There were two times Republicans broke into fervent applause during this lame duck president's seventh State of the Union speech: the first was when he called for passage of "fast track" authority to negotiate and send to the Senate a Trans Pacific Partnership (TPP) trade pact -- basically a NAAFTA for the Pacific region; the second was when he noted that he "won't be running for president again."
The applause came because those were the two most significant things that the president said in what was otherwise a pathetic and dreary exercise in posing as a liberal progressive reformer now that there isn't a chance in hell that any of his supposedly pro-middle-class proposals for reform will become law.
The cheering for the TPP on the Republican side of the House Chamber came because Republicans, unabashedly the party of capitalism, are all about reducing tariffs, freeing corporations to move to the cheapest labor countries in search of bigger profits, and the hell with American jobs being lost. They are happy to give the president and his not-so-brazenly, and yet still equally pro-capitalist Democratic minority in Congress, their support in passing the wholly pro-corporate TPP.

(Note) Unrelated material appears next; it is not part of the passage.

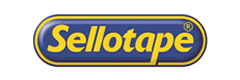 Sellotape – catalogues specials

Obama alluded in his talk to the reality that NAAFTA, CAAFTA and other treacherous trade deals "haven't always done as promised to protect jobs and the environment," but he promised to do better this time. If that's the case though, why would he want "fast track" authority, which means negotiating with other countries like China and Indonesia in secret, and then presenting Congress with a final treaty that must be voted on up or down with no amendments or changes? It's all a giant scam that will end up eroding US jobs further. The president claimed that "export-oriented" jobs pay more than other jobs, which might be correct, but he failed to note that trade deals cut two ways: they do promote exports, but they also by definition promote imports by reducing tariffs on imported goods and services, and those imports are job killers. Worse yet, trade deals enable US companies to pull up stakes and move manufacturing work abroad because they can then produce the goods cheaper and ship them back to the US market thanks to new lower tariffs on imports.